Droit pénal suisse de l’entreprise entaché de déficiences considérables

Il est très rare que des entreprises doivent répondre en Suisse d’infractions au code pénal, bien que la norme pénale qui régit leur responsabilité soit en vigueur depuis bientôt 20 ans et que des entreprises ayant leur siège en Suisse soient aujourd’hui encore souvent impliquées dans de graves affaires de corruption et de blanchiment d’argent. Cette situation s’explique principalement par les faiblesses de la norme pénale elle-même ainsi que par les insuffisances des instruments de procédure pénale et de la pratique des ministères publics de la Confédération et des cantons. C’est la conclusion à laquelle parvient Transparency Suisse dans l’étude qu’elle publie aujourd’hui. Il faut dès lors améliorer d’urgence la réglementation, l’application et la transparence du droit pénal de l’entreprise.

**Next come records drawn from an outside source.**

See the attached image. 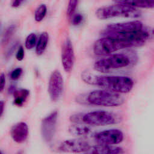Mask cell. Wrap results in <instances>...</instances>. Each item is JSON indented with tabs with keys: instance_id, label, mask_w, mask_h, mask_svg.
I'll use <instances>...</instances> for the list:
<instances>
[{
	"instance_id": "3",
	"label": "cell",
	"mask_w": 154,
	"mask_h": 154,
	"mask_svg": "<svg viewBox=\"0 0 154 154\" xmlns=\"http://www.w3.org/2000/svg\"><path fill=\"white\" fill-rule=\"evenodd\" d=\"M96 15L98 19L101 20L117 17L134 19L140 16V12L135 7L117 3L98 8Z\"/></svg>"
},
{
	"instance_id": "1",
	"label": "cell",
	"mask_w": 154,
	"mask_h": 154,
	"mask_svg": "<svg viewBox=\"0 0 154 154\" xmlns=\"http://www.w3.org/2000/svg\"><path fill=\"white\" fill-rule=\"evenodd\" d=\"M82 79L87 83L96 85L100 88L118 93L130 92L134 86L133 80L125 76L102 75L96 76L83 73Z\"/></svg>"
},
{
	"instance_id": "25",
	"label": "cell",
	"mask_w": 154,
	"mask_h": 154,
	"mask_svg": "<svg viewBox=\"0 0 154 154\" xmlns=\"http://www.w3.org/2000/svg\"><path fill=\"white\" fill-rule=\"evenodd\" d=\"M83 20V16L82 14H76L75 15L73 16V18H72V24L73 25H78L79 24H80L81 23V22Z\"/></svg>"
},
{
	"instance_id": "17",
	"label": "cell",
	"mask_w": 154,
	"mask_h": 154,
	"mask_svg": "<svg viewBox=\"0 0 154 154\" xmlns=\"http://www.w3.org/2000/svg\"><path fill=\"white\" fill-rule=\"evenodd\" d=\"M68 131L70 134L76 137H86L90 135L92 133V129L89 125H80V124H73L70 125Z\"/></svg>"
},
{
	"instance_id": "24",
	"label": "cell",
	"mask_w": 154,
	"mask_h": 154,
	"mask_svg": "<svg viewBox=\"0 0 154 154\" xmlns=\"http://www.w3.org/2000/svg\"><path fill=\"white\" fill-rule=\"evenodd\" d=\"M22 72H23V70L22 68L20 67L16 68L13 71H11L10 73V78L14 81L17 80L20 77L21 75L22 74Z\"/></svg>"
},
{
	"instance_id": "11",
	"label": "cell",
	"mask_w": 154,
	"mask_h": 154,
	"mask_svg": "<svg viewBox=\"0 0 154 154\" xmlns=\"http://www.w3.org/2000/svg\"><path fill=\"white\" fill-rule=\"evenodd\" d=\"M89 143L81 138L67 140L59 146V150L64 152L85 153L90 147Z\"/></svg>"
},
{
	"instance_id": "16",
	"label": "cell",
	"mask_w": 154,
	"mask_h": 154,
	"mask_svg": "<svg viewBox=\"0 0 154 154\" xmlns=\"http://www.w3.org/2000/svg\"><path fill=\"white\" fill-rule=\"evenodd\" d=\"M118 4L127 5L135 8H153L154 0H113Z\"/></svg>"
},
{
	"instance_id": "14",
	"label": "cell",
	"mask_w": 154,
	"mask_h": 154,
	"mask_svg": "<svg viewBox=\"0 0 154 154\" xmlns=\"http://www.w3.org/2000/svg\"><path fill=\"white\" fill-rule=\"evenodd\" d=\"M10 134L16 143L20 144L25 142L28 135V125L23 122L15 124L11 129Z\"/></svg>"
},
{
	"instance_id": "9",
	"label": "cell",
	"mask_w": 154,
	"mask_h": 154,
	"mask_svg": "<svg viewBox=\"0 0 154 154\" xmlns=\"http://www.w3.org/2000/svg\"><path fill=\"white\" fill-rule=\"evenodd\" d=\"M57 117V111H54L45 117L42 121V136L43 139L48 143L51 142L54 137L56 131Z\"/></svg>"
},
{
	"instance_id": "15",
	"label": "cell",
	"mask_w": 154,
	"mask_h": 154,
	"mask_svg": "<svg viewBox=\"0 0 154 154\" xmlns=\"http://www.w3.org/2000/svg\"><path fill=\"white\" fill-rule=\"evenodd\" d=\"M124 151L122 147L108 144H97L90 146L85 153L91 154H118Z\"/></svg>"
},
{
	"instance_id": "4",
	"label": "cell",
	"mask_w": 154,
	"mask_h": 154,
	"mask_svg": "<svg viewBox=\"0 0 154 154\" xmlns=\"http://www.w3.org/2000/svg\"><path fill=\"white\" fill-rule=\"evenodd\" d=\"M87 100L92 105L106 107L119 106L125 101L119 93L105 89L91 91L87 96Z\"/></svg>"
},
{
	"instance_id": "5",
	"label": "cell",
	"mask_w": 154,
	"mask_h": 154,
	"mask_svg": "<svg viewBox=\"0 0 154 154\" xmlns=\"http://www.w3.org/2000/svg\"><path fill=\"white\" fill-rule=\"evenodd\" d=\"M131 63L129 57L124 54H116L96 61L94 69L102 73L127 67Z\"/></svg>"
},
{
	"instance_id": "29",
	"label": "cell",
	"mask_w": 154,
	"mask_h": 154,
	"mask_svg": "<svg viewBox=\"0 0 154 154\" xmlns=\"http://www.w3.org/2000/svg\"><path fill=\"white\" fill-rule=\"evenodd\" d=\"M5 84V77L4 73L0 75V93L4 90Z\"/></svg>"
},
{
	"instance_id": "18",
	"label": "cell",
	"mask_w": 154,
	"mask_h": 154,
	"mask_svg": "<svg viewBox=\"0 0 154 154\" xmlns=\"http://www.w3.org/2000/svg\"><path fill=\"white\" fill-rule=\"evenodd\" d=\"M13 94L14 96V104L17 106H21L28 98L29 91L26 89H16Z\"/></svg>"
},
{
	"instance_id": "12",
	"label": "cell",
	"mask_w": 154,
	"mask_h": 154,
	"mask_svg": "<svg viewBox=\"0 0 154 154\" xmlns=\"http://www.w3.org/2000/svg\"><path fill=\"white\" fill-rule=\"evenodd\" d=\"M75 61L74 50L71 41L67 38L64 43L61 52V63L64 71L69 73L72 71Z\"/></svg>"
},
{
	"instance_id": "27",
	"label": "cell",
	"mask_w": 154,
	"mask_h": 154,
	"mask_svg": "<svg viewBox=\"0 0 154 154\" xmlns=\"http://www.w3.org/2000/svg\"><path fill=\"white\" fill-rule=\"evenodd\" d=\"M24 55H25V53H24V49L23 48V47L22 46H19L16 55V58L18 61H22L23 58H24Z\"/></svg>"
},
{
	"instance_id": "10",
	"label": "cell",
	"mask_w": 154,
	"mask_h": 154,
	"mask_svg": "<svg viewBox=\"0 0 154 154\" xmlns=\"http://www.w3.org/2000/svg\"><path fill=\"white\" fill-rule=\"evenodd\" d=\"M63 90V79L58 70L52 72L48 84V92L52 101L56 102L61 97Z\"/></svg>"
},
{
	"instance_id": "19",
	"label": "cell",
	"mask_w": 154,
	"mask_h": 154,
	"mask_svg": "<svg viewBox=\"0 0 154 154\" xmlns=\"http://www.w3.org/2000/svg\"><path fill=\"white\" fill-rule=\"evenodd\" d=\"M49 35L46 32H42L38 38L35 45V53L38 55L43 54L48 45Z\"/></svg>"
},
{
	"instance_id": "30",
	"label": "cell",
	"mask_w": 154,
	"mask_h": 154,
	"mask_svg": "<svg viewBox=\"0 0 154 154\" xmlns=\"http://www.w3.org/2000/svg\"><path fill=\"white\" fill-rule=\"evenodd\" d=\"M25 0H14L13 4H12V6L13 7H18L19 6H20L22 3Z\"/></svg>"
},
{
	"instance_id": "7",
	"label": "cell",
	"mask_w": 154,
	"mask_h": 154,
	"mask_svg": "<svg viewBox=\"0 0 154 154\" xmlns=\"http://www.w3.org/2000/svg\"><path fill=\"white\" fill-rule=\"evenodd\" d=\"M129 44L114 38L103 37L95 42L93 46L94 54L99 56L108 55L122 49L131 48Z\"/></svg>"
},
{
	"instance_id": "26",
	"label": "cell",
	"mask_w": 154,
	"mask_h": 154,
	"mask_svg": "<svg viewBox=\"0 0 154 154\" xmlns=\"http://www.w3.org/2000/svg\"><path fill=\"white\" fill-rule=\"evenodd\" d=\"M83 114H73L70 117V120L71 122L75 123H82V117Z\"/></svg>"
},
{
	"instance_id": "6",
	"label": "cell",
	"mask_w": 154,
	"mask_h": 154,
	"mask_svg": "<svg viewBox=\"0 0 154 154\" xmlns=\"http://www.w3.org/2000/svg\"><path fill=\"white\" fill-rule=\"evenodd\" d=\"M82 121L88 125L102 126L116 124L121 120L119 116L112 112L98 110L83 114Z\"/></svg>"
},
{
	"instance_id": "31",
	"label": "cell",
	"mask_w": 154,
	"mask_h": 154,
	"mask_svg": "<svg viewBox=\"0 0 154 154\" xmlns=\"http://www.w3.org/2000/svg\"><path fill=\"white\" fill-rule=\"evenodd\" d=\"M4 109V102L2 100L0 101V117H1Z\"/></svg>"
},
{
	"instance_id": "21",
	"label": "cell",
	"mask_w": 154,
	"mask_h": 154,
	"mask_svg": "<svg viewBox=\"0 0 154 154\" xmlns=\"http://www.w3.org/2000/svg\"><path fill=\"white\" fill-rule=\"evenodd\" d=\"M47 7L45 4H41L35 10L34 13V19L37 22L42 21L46 16Z\"/></svg>"
},
{
	"instance_id": "28",
	"label": "cell",
	"mask_w": 154,
	"mask_h": 154,
	"mask_svg": "<svg viewBox=\"0 0 154 154\" xmlns=\"http://www.w3.org/2000/svg\"><path fill=\"white\" fill-rule=\"evenodd\" d=\"M17 42H15L14 44H13L11 46V47L8 49V51H7V53H6V57L7 58H10L12 55H13V52H14V51H15V49H16V46H17Z\"/></svg>"
},
{
	"instance_id": "2",
	"label": "cell",
	"mask_w": 154,
	"mask_h": 154,
	"mask_svg": "<svg viewBox=\"0 0 154 154\" xmlns=\"http://www.w3.org/2000/svg\"><path fill=\"white\" fill-rule=\"evenodd\" d=\"M153 31L151 29L143 28L138 31L131 32H112L105 31L102 33L103 37L114 38L128 43L131 47L141 46L147 40L152 37Z\"/></svg>"
},
{
	"instance_id": "8",
	"label": "cell",
	"mask_w": 154,
	"mask_h": 154,
	"mask_svg": "<svg viewBox=\"0 0 154 154\" xmlns=\"http://www.w3.org/2000/svg\"><path fill=\"white\" fill-rule=\"evenodd\" d=\"M123 138V133L118 129H106L94 135V140L99 144H117L120 143Z\"/></svg>"
},
{
	"instance_id": "22",
	"label": "cell",
	"mask_w": 154,
	"mask_h": 154,
	"mask_svg": "<svg viewBox=\"0 0 154 154\" xmlns=\"http://www.w3.org/2000/svg\"><path fill=\"white\" fill-rule=\"evenodd\" d=\"M37 43V36L35 33L29 34L26 38L25 45L27 49H32Z\"/></svg>"
},
{
	"instance_id": "20",
	"label": "cell",
	"mask_w": 154,
	"mask_h": 154,
	"mask_svg": "<svg viewBox=\"0 0 154 154\" xmlns=\"http://www.w3.org/2000/svg\"><path fill=\"white\" fill-rule=\"evenodd\" d=\"M15 31H16V26L15 25H11L9 26H8L3 34L2 41H1L2 44L6 45V44L8 43V42L12 38L13 34H14Z\"/></svg>"
},
{
	"instance_id": "23",
	"label": "cell",
	"mask_w": 154,
	"mask_h": 154,
	"mask_svg": "<svg viewBox=\"0 0 154 154\" xmlns=\"http://www.w3.org/2000/svg\"><path fill=\"white\" fill-rule=\"evenodd\" d=\"M78 0H69L67 9V14L68 16H71L75 11L78 4Z\"/></svg>"
},
{
	"instance_id": "13",
	"label": "cell",
	"mask_w": 154,
	"mask_h": 154,
	"mask_svg": "<svg viewBox=\"0 0 154 154\" xmlns=\"http://www.w3.org/2000/svg\"><path fill=\"white\" fill-rule=\"evenodd\" d=\"M143 23L140 20H132L122 23H111L106 26V30L112 32H131L143 28Z\"/></svg>"
}]
</instances>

En Suisse comme dans de nombreux autres pays, les entreprises sont passibles de sanctions si elles n’ont pas avoir pris toutes les dispositions raisonnables et nécessaires pour prévenir de graves infractions, comme la corruption et le blanchiment d’argent, commises dans l’exercice de leurs activités commerciales (art. 102 code pénal). Bien que cette disposition soit en vigueur depuis 2003 déjà, le nombre d’entreprises condamnées est encore très faible dans notre pays. Ce constat est d’autant plus choquant – tant dans la perspective de la prévention et de la lutte contre la corruption que dans celle de l’Etat de droit et de la société – que des entreprises suisses sont souvent impliquées dans de graves affaires internationales de corruption et de blanchiment d’argent et que le taux de criminalité réel, compte tenu du pourcentage de cas non découverts, est sans doute bien plus élevé en Suisse aussi.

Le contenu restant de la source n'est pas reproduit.